EXERCISE DETAILS>
Copy each line from the records below in which the word "vote" is found.

AVAILABLE DATA>

-- Opening Marker --

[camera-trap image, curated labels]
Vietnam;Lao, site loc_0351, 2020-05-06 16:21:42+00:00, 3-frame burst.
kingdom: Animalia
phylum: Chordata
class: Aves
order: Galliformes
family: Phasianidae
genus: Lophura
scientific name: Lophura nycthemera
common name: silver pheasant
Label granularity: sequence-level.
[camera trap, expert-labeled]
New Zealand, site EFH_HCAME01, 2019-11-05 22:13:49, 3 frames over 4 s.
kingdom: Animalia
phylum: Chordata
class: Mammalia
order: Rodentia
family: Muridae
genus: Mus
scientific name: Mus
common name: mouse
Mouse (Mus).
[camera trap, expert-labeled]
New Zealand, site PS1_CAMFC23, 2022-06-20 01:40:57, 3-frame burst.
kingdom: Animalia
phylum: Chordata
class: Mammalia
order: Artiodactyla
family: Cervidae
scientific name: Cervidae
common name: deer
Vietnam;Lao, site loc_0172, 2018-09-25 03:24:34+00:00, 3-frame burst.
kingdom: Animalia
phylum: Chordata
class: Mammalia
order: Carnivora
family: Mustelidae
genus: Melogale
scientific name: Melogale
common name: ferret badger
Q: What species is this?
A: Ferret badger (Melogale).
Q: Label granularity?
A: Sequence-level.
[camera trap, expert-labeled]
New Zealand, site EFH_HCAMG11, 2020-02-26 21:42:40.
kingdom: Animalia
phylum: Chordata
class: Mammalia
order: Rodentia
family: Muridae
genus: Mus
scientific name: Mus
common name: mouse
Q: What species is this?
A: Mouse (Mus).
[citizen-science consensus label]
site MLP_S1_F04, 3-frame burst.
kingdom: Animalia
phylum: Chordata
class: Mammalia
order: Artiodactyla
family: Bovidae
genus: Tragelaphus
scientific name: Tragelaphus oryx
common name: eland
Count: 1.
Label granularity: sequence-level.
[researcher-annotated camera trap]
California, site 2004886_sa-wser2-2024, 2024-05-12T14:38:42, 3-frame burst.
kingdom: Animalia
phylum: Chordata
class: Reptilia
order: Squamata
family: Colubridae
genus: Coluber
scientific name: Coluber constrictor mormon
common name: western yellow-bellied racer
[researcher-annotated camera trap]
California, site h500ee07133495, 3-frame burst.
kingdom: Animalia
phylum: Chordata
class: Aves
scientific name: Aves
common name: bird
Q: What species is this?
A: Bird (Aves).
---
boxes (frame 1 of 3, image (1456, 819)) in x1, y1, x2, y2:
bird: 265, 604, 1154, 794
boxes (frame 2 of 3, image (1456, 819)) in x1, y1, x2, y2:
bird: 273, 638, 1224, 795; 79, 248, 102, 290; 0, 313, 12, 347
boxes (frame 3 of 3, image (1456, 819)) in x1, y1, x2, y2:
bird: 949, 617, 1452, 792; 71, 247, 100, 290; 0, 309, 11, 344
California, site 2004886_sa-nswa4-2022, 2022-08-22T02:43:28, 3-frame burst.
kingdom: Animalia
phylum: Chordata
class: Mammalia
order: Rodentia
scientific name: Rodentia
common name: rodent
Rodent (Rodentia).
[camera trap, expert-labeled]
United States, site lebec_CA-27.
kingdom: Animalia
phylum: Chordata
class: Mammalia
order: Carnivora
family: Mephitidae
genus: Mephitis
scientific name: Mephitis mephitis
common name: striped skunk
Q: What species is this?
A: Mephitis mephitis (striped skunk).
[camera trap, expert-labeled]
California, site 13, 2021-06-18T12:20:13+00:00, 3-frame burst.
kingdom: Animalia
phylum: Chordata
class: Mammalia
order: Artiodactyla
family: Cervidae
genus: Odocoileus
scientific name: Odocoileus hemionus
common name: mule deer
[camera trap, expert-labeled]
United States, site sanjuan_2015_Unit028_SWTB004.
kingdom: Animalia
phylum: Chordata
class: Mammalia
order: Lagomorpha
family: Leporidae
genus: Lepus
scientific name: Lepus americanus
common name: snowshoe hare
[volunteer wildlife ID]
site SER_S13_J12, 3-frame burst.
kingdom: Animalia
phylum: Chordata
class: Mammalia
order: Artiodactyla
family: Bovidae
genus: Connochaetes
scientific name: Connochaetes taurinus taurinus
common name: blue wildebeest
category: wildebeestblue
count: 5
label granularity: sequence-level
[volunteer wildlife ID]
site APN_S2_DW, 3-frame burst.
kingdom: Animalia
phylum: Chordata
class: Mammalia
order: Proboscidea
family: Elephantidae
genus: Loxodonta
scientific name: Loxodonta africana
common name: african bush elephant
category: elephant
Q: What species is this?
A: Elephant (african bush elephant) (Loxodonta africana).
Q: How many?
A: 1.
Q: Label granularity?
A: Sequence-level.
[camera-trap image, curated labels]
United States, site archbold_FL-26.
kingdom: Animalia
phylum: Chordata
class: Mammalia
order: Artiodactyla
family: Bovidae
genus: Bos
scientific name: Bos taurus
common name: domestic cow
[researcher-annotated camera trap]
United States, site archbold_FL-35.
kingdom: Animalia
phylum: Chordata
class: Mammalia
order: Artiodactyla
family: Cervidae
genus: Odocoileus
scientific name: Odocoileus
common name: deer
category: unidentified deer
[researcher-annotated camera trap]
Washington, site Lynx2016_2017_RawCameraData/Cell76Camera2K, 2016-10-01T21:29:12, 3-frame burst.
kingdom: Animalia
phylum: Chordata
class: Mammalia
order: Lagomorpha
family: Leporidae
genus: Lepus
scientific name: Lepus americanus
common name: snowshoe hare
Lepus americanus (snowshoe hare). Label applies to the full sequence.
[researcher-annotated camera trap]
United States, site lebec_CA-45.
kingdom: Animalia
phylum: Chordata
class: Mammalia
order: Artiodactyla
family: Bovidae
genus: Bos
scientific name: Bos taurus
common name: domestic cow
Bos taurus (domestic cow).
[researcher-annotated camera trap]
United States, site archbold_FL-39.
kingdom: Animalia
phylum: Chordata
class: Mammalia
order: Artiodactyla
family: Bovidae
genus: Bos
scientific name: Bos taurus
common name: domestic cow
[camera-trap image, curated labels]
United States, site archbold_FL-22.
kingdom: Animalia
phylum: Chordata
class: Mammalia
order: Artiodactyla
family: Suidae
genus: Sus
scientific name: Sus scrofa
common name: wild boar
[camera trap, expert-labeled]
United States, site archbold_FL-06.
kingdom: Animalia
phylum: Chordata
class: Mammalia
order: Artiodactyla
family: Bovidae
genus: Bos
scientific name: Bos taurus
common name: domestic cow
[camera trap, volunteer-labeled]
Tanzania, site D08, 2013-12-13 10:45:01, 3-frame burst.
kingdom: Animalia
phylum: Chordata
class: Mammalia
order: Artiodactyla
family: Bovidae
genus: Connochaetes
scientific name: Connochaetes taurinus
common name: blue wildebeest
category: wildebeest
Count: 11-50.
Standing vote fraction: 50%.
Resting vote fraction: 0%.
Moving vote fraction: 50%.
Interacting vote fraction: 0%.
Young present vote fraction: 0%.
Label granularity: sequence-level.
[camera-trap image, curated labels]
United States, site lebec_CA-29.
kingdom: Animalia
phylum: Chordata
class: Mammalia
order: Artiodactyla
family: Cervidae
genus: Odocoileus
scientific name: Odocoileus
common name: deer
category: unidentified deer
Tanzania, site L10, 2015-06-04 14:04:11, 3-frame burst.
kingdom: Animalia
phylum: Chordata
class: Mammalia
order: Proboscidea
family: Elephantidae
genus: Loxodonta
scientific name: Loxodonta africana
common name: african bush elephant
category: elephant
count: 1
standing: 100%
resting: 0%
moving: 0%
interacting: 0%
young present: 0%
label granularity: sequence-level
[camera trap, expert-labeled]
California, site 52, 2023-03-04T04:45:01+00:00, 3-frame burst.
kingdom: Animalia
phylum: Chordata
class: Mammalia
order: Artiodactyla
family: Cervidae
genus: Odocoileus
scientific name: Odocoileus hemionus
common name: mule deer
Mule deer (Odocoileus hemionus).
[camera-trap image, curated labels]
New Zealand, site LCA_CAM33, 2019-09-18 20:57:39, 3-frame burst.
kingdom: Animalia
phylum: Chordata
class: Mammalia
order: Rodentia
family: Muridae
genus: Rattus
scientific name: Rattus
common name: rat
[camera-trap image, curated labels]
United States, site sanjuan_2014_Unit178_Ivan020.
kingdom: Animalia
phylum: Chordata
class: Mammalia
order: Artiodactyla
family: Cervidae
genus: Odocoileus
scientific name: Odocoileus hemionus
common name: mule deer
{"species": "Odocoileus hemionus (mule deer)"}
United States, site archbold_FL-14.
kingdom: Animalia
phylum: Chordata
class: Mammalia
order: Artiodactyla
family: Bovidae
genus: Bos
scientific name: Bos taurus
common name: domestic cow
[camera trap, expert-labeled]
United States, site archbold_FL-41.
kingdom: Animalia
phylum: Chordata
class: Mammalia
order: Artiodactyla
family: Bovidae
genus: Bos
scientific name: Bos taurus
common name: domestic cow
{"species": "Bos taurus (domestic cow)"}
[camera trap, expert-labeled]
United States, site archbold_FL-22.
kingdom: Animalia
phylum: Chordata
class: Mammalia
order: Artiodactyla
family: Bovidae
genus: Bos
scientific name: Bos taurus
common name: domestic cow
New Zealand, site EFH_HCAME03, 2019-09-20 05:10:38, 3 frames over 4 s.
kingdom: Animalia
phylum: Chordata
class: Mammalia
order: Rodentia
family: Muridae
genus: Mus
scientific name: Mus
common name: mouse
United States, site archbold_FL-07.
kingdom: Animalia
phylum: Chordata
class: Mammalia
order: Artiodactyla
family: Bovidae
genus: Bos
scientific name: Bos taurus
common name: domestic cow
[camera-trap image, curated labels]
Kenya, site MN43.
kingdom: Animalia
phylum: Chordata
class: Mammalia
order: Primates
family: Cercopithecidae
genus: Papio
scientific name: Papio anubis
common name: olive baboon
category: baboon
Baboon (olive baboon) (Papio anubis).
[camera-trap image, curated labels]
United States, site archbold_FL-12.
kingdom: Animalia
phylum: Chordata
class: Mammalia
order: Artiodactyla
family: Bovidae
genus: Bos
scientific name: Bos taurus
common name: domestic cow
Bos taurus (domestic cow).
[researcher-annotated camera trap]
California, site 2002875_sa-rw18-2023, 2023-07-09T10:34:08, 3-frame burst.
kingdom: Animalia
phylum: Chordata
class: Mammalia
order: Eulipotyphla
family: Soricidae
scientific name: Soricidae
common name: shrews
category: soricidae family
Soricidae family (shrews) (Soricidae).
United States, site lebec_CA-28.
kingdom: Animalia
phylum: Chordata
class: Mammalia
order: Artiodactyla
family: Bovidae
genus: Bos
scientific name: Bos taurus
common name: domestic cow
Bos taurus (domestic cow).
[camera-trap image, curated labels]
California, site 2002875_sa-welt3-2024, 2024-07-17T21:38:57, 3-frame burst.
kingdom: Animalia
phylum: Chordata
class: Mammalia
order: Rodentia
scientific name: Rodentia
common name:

-- Closing Marker --

TASK RESPONSE>
Standing vote fraction: 50%.
Resting vote fraction: 0%.
Moving vote fraction: 50%.
Interacting vote fraction: 0%.
Young present vote fraction: 0%.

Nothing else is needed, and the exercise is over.